> **Instructions**
1: List every claim that Genecis makes about PHAs in the Genecis Bioindustries article below.
2: Pick up the Genecis Bioindustries article below after its final sentence and carry it on.

> **Document passage**
--- START ---

Genecis Bioindustries, a Toronto-based company that transforms food waste into bioplastics, is the first company in its sector to receive an investment from Amazon’s Climate Pledge Fund, as well as the first female-led company.
Genecis was founded by CEO Luna Yu, a 28-year-old University of Toronto environmental science graduate who previously co-founded and built two software startups.
The company’s process turns organic waste (like food scraps) into a biodegradable bioplastic through specialized bacteria that eats carbon-based waste and generates fatty acids. Those fatty acids are used as feed stock for a second group of bacteria that converts them into a polymer called polyhydroxyalkanoates (PHAs)
Genecis claims PHAs match the performance of traditional plastics, while being biodegradable, non-toxic and reducing greenhouse gas emissions by 80 per cent.
The bioplastics are designed to help solve plastic waste concerns around packaging, single-use utensils, cups and plates, and medical tools and products.
Amazon’s climate fund investment
Yu’s company is the first of its kind – addressing petroleum-based plastics – to receive funding from Amazon’s US$2-billion Climate Pledge Fund.
The fund set aside US$50 million to invest in climate tech companies led by female entrepreneurs through its Female Founder Initiative to help bridge the funding gap that exists for women in climate tech.

--- END ---

> **Information provided**
--- START ---

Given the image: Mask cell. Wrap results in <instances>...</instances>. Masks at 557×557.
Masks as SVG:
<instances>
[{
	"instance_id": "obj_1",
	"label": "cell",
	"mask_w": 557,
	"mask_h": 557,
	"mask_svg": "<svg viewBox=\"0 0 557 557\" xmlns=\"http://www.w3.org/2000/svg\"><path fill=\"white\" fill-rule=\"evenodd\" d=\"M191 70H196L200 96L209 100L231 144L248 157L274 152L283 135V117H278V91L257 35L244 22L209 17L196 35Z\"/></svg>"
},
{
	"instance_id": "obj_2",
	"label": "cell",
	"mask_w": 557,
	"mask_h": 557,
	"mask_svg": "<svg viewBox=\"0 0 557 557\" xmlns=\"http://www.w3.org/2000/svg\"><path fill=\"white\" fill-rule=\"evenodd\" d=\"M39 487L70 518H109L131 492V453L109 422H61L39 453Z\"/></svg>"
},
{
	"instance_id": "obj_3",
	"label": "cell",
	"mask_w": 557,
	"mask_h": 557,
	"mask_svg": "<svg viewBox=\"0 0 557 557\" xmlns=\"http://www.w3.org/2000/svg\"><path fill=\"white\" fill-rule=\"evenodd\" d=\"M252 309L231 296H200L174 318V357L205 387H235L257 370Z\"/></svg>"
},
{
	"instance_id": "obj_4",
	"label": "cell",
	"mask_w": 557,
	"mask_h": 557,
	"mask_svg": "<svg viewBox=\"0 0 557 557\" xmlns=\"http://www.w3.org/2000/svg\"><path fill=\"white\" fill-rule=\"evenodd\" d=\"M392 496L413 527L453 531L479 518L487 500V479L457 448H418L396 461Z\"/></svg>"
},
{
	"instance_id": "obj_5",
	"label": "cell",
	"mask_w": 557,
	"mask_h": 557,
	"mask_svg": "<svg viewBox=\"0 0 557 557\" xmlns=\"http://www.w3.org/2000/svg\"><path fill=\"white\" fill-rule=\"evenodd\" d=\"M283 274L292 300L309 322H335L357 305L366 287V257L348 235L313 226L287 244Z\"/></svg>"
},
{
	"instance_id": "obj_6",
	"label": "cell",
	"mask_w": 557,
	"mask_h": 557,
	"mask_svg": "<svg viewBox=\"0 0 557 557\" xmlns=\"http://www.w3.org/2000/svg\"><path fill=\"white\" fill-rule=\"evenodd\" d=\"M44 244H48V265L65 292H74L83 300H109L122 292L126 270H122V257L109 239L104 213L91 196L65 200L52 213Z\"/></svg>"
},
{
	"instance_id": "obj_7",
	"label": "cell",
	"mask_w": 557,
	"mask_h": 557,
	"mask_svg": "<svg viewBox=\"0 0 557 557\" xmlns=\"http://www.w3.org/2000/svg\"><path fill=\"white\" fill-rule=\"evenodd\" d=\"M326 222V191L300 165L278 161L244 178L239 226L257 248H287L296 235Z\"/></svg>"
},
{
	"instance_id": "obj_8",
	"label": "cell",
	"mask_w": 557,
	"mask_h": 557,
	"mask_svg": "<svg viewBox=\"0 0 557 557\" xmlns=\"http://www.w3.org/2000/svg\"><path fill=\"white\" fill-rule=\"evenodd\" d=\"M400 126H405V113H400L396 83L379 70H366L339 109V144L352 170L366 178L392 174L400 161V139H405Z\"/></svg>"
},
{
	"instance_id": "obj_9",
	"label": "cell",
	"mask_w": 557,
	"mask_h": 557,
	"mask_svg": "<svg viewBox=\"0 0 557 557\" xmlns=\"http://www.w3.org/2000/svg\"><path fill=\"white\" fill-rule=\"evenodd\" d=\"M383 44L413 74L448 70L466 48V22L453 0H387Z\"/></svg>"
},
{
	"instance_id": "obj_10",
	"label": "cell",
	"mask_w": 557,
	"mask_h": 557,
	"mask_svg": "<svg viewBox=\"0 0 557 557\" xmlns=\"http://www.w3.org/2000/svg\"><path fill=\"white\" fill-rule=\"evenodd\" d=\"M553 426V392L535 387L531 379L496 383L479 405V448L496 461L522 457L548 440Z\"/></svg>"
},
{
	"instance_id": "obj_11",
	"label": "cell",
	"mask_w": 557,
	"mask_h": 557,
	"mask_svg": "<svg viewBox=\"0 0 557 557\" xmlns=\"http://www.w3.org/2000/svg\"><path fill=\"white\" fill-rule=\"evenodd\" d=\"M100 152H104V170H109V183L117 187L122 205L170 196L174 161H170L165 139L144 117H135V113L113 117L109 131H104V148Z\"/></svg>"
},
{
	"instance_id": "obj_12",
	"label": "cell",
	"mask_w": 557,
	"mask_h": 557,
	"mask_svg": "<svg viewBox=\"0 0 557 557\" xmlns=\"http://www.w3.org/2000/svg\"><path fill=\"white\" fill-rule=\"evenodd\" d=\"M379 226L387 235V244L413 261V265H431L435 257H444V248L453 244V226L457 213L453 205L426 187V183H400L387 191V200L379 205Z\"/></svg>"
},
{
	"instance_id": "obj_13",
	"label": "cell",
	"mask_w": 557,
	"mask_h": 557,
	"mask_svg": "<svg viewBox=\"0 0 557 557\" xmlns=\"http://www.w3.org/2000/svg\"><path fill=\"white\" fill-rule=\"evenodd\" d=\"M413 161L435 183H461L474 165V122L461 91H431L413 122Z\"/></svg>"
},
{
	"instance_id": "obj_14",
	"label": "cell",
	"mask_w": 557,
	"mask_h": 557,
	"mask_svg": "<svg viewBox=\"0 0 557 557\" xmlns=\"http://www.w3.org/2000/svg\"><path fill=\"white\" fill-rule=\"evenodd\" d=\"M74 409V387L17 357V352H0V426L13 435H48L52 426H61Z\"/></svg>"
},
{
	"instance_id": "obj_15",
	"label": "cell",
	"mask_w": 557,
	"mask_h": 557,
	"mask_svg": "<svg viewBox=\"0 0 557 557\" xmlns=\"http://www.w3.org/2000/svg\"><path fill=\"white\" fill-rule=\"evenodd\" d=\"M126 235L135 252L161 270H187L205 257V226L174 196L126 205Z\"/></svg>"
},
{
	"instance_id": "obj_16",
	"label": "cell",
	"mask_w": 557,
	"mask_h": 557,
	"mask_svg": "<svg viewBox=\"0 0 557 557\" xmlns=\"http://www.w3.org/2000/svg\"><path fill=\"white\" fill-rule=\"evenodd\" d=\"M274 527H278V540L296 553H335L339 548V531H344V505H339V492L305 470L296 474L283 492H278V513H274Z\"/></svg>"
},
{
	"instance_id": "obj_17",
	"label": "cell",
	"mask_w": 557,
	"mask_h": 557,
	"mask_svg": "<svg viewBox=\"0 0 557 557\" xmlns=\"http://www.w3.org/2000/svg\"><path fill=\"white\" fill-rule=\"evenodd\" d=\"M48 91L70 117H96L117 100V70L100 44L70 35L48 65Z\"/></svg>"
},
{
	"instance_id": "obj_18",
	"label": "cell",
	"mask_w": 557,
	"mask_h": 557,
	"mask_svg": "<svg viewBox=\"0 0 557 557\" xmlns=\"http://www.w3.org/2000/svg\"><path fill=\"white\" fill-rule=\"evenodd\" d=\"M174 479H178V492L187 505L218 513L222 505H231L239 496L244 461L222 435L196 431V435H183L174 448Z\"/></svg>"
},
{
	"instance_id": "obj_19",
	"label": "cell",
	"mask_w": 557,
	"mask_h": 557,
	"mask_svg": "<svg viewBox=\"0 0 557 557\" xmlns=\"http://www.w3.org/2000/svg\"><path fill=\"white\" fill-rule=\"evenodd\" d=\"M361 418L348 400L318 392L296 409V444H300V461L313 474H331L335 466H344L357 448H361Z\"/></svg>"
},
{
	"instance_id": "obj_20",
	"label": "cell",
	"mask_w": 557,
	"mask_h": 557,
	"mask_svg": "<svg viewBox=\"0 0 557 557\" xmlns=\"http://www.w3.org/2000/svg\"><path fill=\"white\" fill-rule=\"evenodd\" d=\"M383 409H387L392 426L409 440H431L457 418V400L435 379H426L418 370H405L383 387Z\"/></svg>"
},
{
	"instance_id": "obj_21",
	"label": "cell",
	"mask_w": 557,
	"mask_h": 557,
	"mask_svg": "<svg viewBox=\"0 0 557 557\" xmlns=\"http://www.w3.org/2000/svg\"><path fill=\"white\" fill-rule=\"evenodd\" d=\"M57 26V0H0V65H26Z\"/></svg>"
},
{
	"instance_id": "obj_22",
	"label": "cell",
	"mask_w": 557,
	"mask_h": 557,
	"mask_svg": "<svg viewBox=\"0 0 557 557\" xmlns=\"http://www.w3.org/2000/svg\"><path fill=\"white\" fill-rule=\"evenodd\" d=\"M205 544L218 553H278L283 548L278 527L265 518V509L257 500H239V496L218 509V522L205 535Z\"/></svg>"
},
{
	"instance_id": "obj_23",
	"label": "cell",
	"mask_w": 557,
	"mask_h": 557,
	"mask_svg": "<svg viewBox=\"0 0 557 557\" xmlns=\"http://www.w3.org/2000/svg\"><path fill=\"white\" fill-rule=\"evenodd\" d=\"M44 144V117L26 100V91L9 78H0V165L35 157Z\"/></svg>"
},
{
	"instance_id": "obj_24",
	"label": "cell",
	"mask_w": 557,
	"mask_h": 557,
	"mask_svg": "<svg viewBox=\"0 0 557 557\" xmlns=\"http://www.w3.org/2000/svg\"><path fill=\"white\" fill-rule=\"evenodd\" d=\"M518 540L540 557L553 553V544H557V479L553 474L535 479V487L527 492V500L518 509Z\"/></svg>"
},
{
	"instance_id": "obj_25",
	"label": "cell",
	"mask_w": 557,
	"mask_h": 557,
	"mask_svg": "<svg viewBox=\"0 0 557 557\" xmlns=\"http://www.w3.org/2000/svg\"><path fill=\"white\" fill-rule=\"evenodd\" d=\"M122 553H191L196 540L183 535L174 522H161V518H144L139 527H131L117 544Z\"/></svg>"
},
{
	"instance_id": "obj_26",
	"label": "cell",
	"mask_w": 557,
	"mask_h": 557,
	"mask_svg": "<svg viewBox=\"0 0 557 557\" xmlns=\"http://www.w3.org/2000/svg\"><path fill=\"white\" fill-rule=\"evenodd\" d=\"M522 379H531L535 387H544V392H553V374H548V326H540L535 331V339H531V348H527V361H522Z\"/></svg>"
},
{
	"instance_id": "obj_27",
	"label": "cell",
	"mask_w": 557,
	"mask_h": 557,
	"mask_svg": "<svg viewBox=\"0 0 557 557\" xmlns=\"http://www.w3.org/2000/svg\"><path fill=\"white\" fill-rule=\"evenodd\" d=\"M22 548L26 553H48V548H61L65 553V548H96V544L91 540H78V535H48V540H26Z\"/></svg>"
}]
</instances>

--- END ---

> **Answers for each item**
1:
- PHAs match the performance of traditional plastics.
- PHAs are biodegradable.
- PHAs are non-toxic.
- PHAs reduce greenhouse gas emissions by 80 per cent.

2:
Yu is also the first female CEO to receive investment support through the Female Founder Initiative. The Climate Pledge Fund said it does not disclose financial details of the investments it makes.
It previously invested in another Canadian climate tech company, CarbonCure, which traps carbon dioxide in concrete.
In a release, Yu said she was inspired to start Genecis by a university friend who started her own climate tech company: “I realized that if she could do it, I shouldn’t let anything stop me. I hope my path and story will encourage more women to develop their climate change solutions, too.”
Phoebe Wang, an investment partner and head of the Female Founder Initiative, said in the release: “If we want to address climate change at scale, women like Luna need resources to build their companies. By funding more companies like Genecis, we aim to send a ripple effect through the venture capital industry to encourage broader support for more female climate tech founders.”
Amazon is considering potential uses for the Genecis technology. The tech giant says Genecis’ bioplastics could allow Amazon customers to receive grocery and pharmacy items in biodegradable packaging.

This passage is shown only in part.